What is involved in Third Party Management

Find out what the related areas are that Third Party Management connects with, associates with, correlates with or affects, and which require thought, deliberation, analysis, review and discussion. This unique checklist stands out in a sense that it is not per-se designed to give answers, but to engage the reader and lay out a Third Party Management thinking-frame.

How far is your company on its Third Party Management journey?

Take this short survey to gauge your organization’s progress toward Third Party Management leadership. Learn your strongest and weakest areas, and what you can do now to create a strategy that delivers results.

To address the criteria in this checklist for your organization, extensive selected resources are provided for sources of further research and information.

Start the Checklist

Below you will find a quick checklist designed to help you think about which Third Party Management related domains to cover and 96 essential critical questions to check off in that domain.

The following domains are covered:

Third Party Management, Third-party management, Contract manufacturer, Corporate social responsibility, Corruption Perceptions Index, Financial Conduct Authority, Firewall, Foreign Corrupt Practices Act, Governance, risk management, and compliance, Information security, Office of the Comptroller of the Currency, Performance measurement, Reseller, Software as a service, Supplier Risk Management, Target Corporation, Value chain, Vendor:

Third Party Management Critical Criteria:

Scan Third Party Management issues and interpret which customers can’t participate in Third Party Management because they lack skills.

– What new services of functionality will be implemented next with Third Party Management ?

– Are accountability and ownership for Third Party Management clearly defined?

– How can the value of Third Party Management be defined?

Third-party management Critical Criteria:

Experiment with Third-party management issues and correct better engagement with Third-party management results.

– Who will be responsible for deciding whether Third Party Management goes ahead or not after the initial investigations?

– What are the short and long-term Third Party Management goals?

– How to Secure Third Party Management?

Contract manufacturer Critical Criteria:

Huddle over Contract manufacturer tactics and report on setting up Contract manufacturer without losing ground.

– What is the purpose of Third Party Management in relation to the mission?

– How do we go about Comparing Third Party Management approaches/solutions?

– Do we all define Third Party Management in the same way?

Corporate social responsibility Critical Criteria:

Cut a stake in Corporate social responsibility engagements and oversee Corporate social responsibility management by competencies.

– What is the different in meaning if any between the terms Sustainability and Corporate Social Responsibility?

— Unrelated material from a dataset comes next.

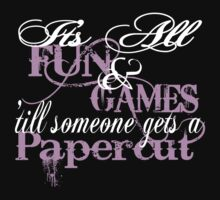 It's all fun and games 'till... by Sara Wood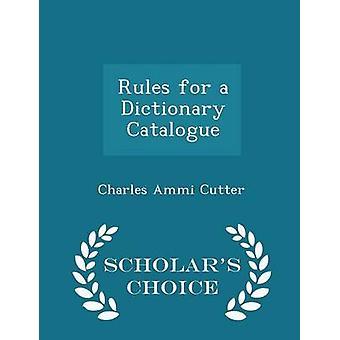 Règles pour une dictionnaire Catalogue érudits choix édition par Cutter & Charles Ammi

– What if your company publishes an environmental or corporate social responsibility report?

– Are assumptions made in Third Party Management stated explicitly?

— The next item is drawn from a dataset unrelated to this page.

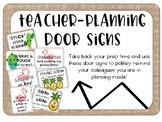 Teacher Planning Door Signs!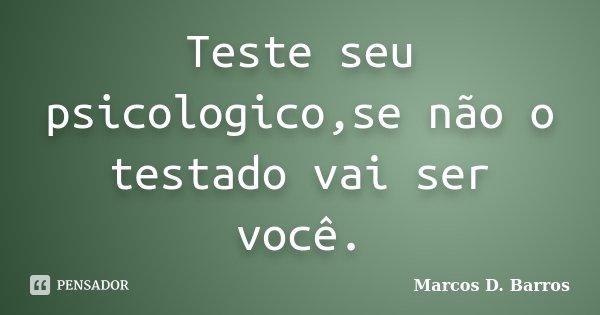 Teste seu psicologico,se não o testado vai ser você.... Frase de Marcos D. Barros.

– Does Third Party Management appropriately measure and monitor risk?

Corruption Perceptions Index Critical Criteria:

Merge Corruption Perceptions Index management and look at it backwards.

– Who are the people involved in developing and implementing Third Party Management?

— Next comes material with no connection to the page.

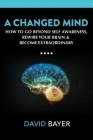 A Changed Mind: How to Go Beyond Self Awareness, Rewire Your Brain & Become Extraordinary Cover Image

– What business benefits will Third Party Management goals deliver if achieved?

Financial Conduct Authority Critical Criteria:

Have a meeting on Financial Conduct Authority failures and find answers.

– Is there a Third Party Management Communication plan covering who needs to get what information when?

– How do we measure improved Third Party Management service perception, and satisfaction?

– What sources do you use to gather information for a Third Party Management study?

Firewall Critical Criteria:

Experiment with Firewall risks and triple focus on important concepts of Firewall relationship management.

– If the firewall runs on an individual host for which all users are not trusted system administrators, how vulnerable is it to tampering by a user logged into the operating system running on the protected hosts?

– Are all router, switches, wireless access points, and firewall configurations secured and do they conform to documented security standards?

– Is payment card account information stored in a database located on the internal network (not the dmz) and protected by a firewall?

– Does each mobile computer with direct connectivity to the internet have a personal firewall and anti-virus software installed?

– Are the firewall, router, wireless access points, and authentication server logs regularly reviewed for unauthorized traffic?

– Are web servers located on a publicly reachable network segment separated from the internal network by a firewall (dmz)?

– Is the firewall configured to translate (hide) internal ip addresses, using network address translation (nat)?

– Is a firewall used to protect the network and limit traffic to that which is required to conduct business?

– How do we make it meaningful in connecting Third Party Management with what users do day-to-day?

– Does the providers firewall control IPv6 access, or protect against both IPv4 and IPv6 attacks?

– How does the firewall quality affect the likelihood of a security breach or the expected loss?

– How vulnerable is the firewall to attacks via the network against the firewall itself?

– Who will be responsible for documenting the Third Party Management requirements in detail?

– How do we maintaining integrity between communication ports and firewalls?

– Do changes to the firewall need authorization and are the changes logged?

– How do we Identify specific Third Party Management investment and emerging trends?

– Can the firewall support hot-standby/failover/clustering?

– Is there router and firewall encryption?

– How many Firewalls do you have?

Foreign Corrupt Practices Act Critical Criteria:

Ventilate your thoughts about Foreign Corrupt Practices Act tasks and use obstacles to break out of ruts.

– What management system can we use to leverage the Third Party Management experience, ideas, and concerns of the people closest to the work to be done?

– Is Third Party Management Required?

Governance, risk management, and compliance Critical Criteria:

Devise Governance, risk management, and compliance results and balance specific methods for improving Governance, risk management, and compliance results.

– What are your most important goals for the strategic Third Party Management objectives?

– How can skill-level changes improve Third Party Management?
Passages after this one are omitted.